Und ob nun zwar die Höge längst nicht mehr gefeiert wird, und mit der gesunkenen Herrlichkeit des Hamburgischen Brauwerks auch der Brauerknechte Zahl und Ansehen schier verschwunden ist, so wollen wir doch, zumal wenn wir über den Burstah gehen, ihrer alten Vorfahren Heldenthum nicht vergessen.
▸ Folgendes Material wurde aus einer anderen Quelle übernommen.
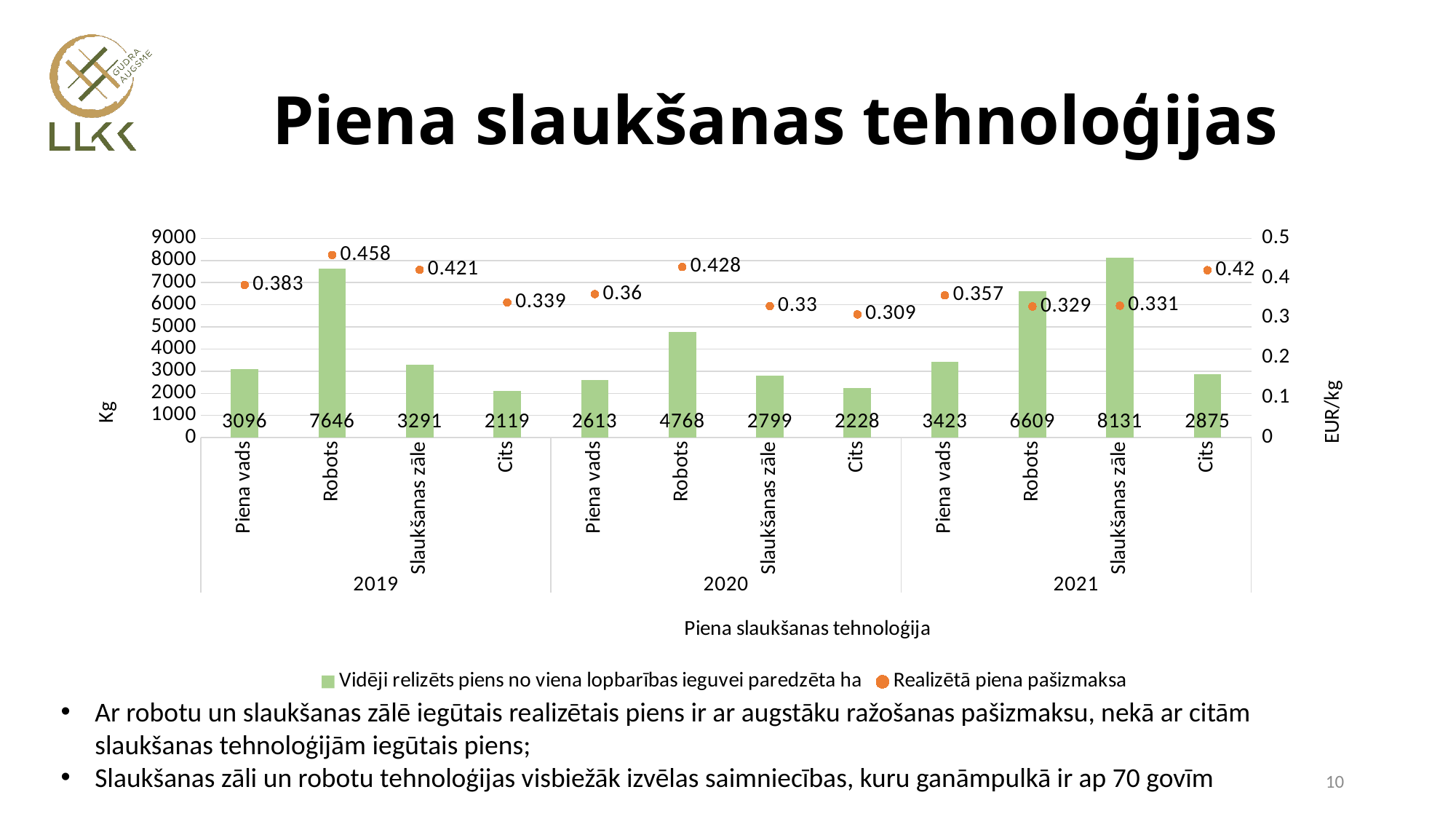
Which category and year has the lowest Realizētā piena pašizmaksa value? Cits, 2020 What is the difference between the bar values for Robots in 2019 and Robots in 2020? 2878 Which category and year has the lowest bar value? Cits, 2019 What is the value of the bar for Cits in 2020? 2228 Which category and year has the highest Realizētā piena pašizmaksa value? Robots, 2019 Which has a larger bar value: Piena vads in 2021 or Slaukšanas zāle in 2019? Piena vads in 2021 Which category and year has the highest bar value? Slaukšanas zāle, 2021 What is the Realizētā piena pašizmaksa value for Slaukšanas zāle in 2021? 0.331 How many series does the legend list? 2 What is the value of the bar for Robots in 2019? 7646 How many bars are plotted in the chart? 12 What is the label of the right-hand vertical axis? EUR/kg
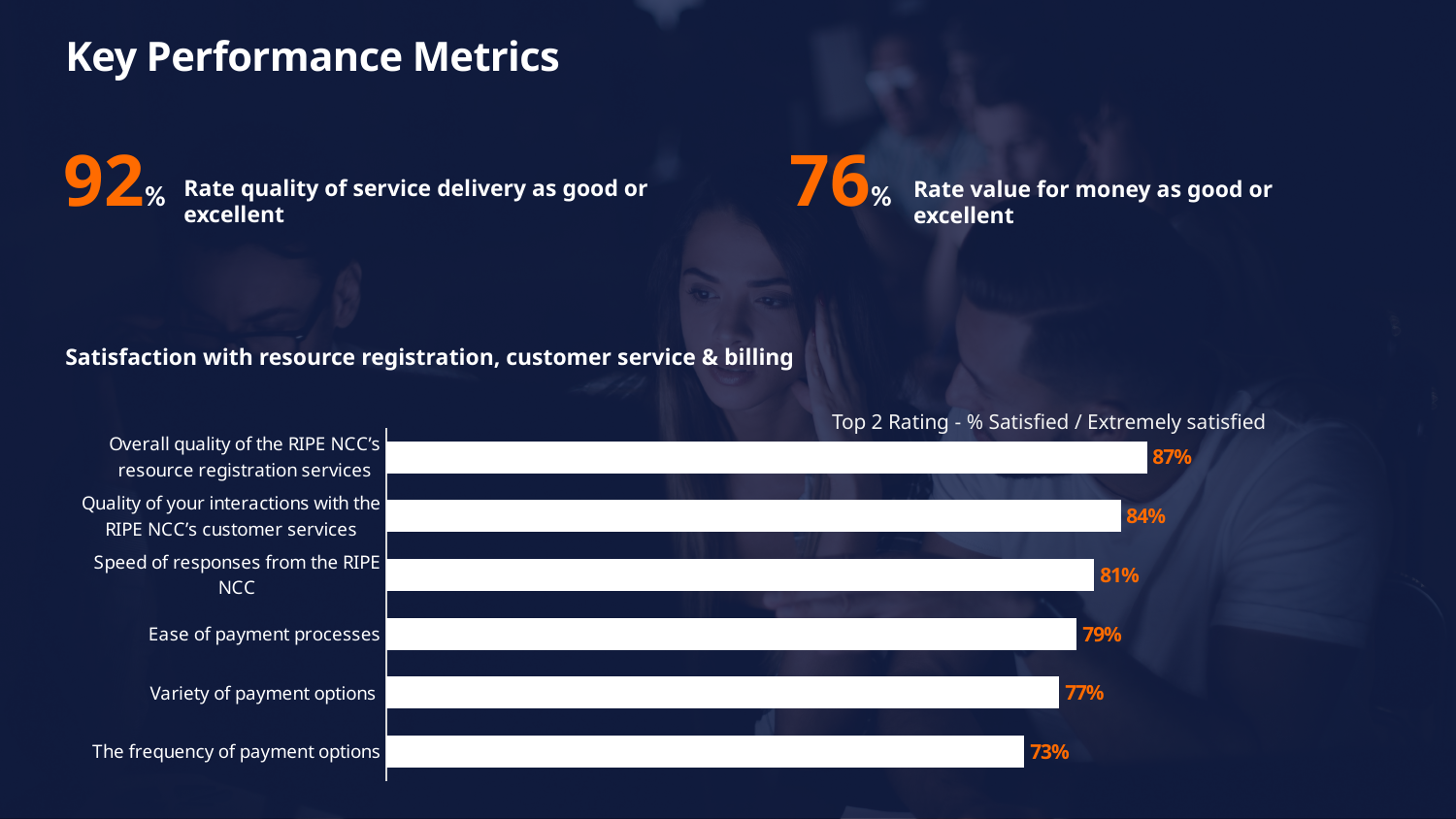
What kind of chart is shown on the slide? Bar chart What is the difference between 'Quality of your interactions with the RIPE NCC's customer services' and 'Variety of payment options'? 7% What is the value for 'Ease of payment processes'? 79% What is the value for 'Overall quality of the RIPE NCC's resource registration services'? 87% Which category has the lowest value? The frequency of payment options Which is larger: 'Ease of payment processes' or 'Variety of payment options'? Ease of payment processes Which category has the highest value? Overall quality of the RIPE NCC's resource registration services What is the title of the chart? Satisfaction with resource registration, customer service & billing What is the value for 'Speed of responses from the RIPE NCC'? 81% How many categories are shown in the chart? 6 Do the values rise or fall going from the top category to the bottom category? Fall What is the value for 'The frequency of payment options'? 73%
Und ferner heißt es: als damals die biderben Brauergesellen die Bauern besiegten, ging’s gleichwohl für sie nicht ohne Wunden und Beulen ab. Fast alle brachten einen blutigen Kopf heim, als sie zu ihren Herren und Wirthen zurück kamen. Da befahlen die ihren Mägden, daß sie den braven Kerls die Köpfe waschen sollten; nicht figürlich, sondern natürlich, wie gebührlich, nämlich buchstäblich; welche Mägde auch, zwar nicht sonder züchtig Erröthen, doch mit hochherzigem Gefühle den kühnen Rettern der Vaterstadt einen Liebesdienst zu leisten, sich dazu gern bereit finden ließen. Und darnach war das um die Stirn gewundene Verbandtüchlein ihre Ehrenkrone und ihr Lorbeerkrauz. Und die Brauerheeren machten die Satzung, daß zum Gedächtniß dieser Begebenheit alle Brauermägde in der Zukunft verpflichtet sein sollten, den Brauerknechten jedesmal nach beschafftem Tagewerk, oder [87] wenn abgebrauet, den Kopf zu waschen, und vorhero die Lauge dazu zu bereiten; und bei Letzterem ist’s geblieben, wie Herr Dr. Matthäus Schlüter erzählet im Tractate von den Erben, in des anderen Theiles sechsundfünfzigsten Titul „von denen Brauer-Mägden,“ § 6, daß solches noch zu seiner Zeit exerciret werde (1698). Und sothanes Recht verdient allerdings mit unter der Brauerknechte „sonderbare Gerechtigkeiten und Privilegien“ begriffen zu werden, deren besagter Herr Schlüter einige anführet.

Anmerkungen

[378] Die Zeitangabe ist etwas willkürlich, da diese Sage nur von „alten grauen Zeiten“ spricht. Sie wird unter Andern erzählt von Schlüter, Tractat von den Erben S. 356; von Heß, Topographie I. 398.

  1. Starke Stangen, um leere Biertonnen, in deren Spundlöcher sie gesteckt werden, zu tragen.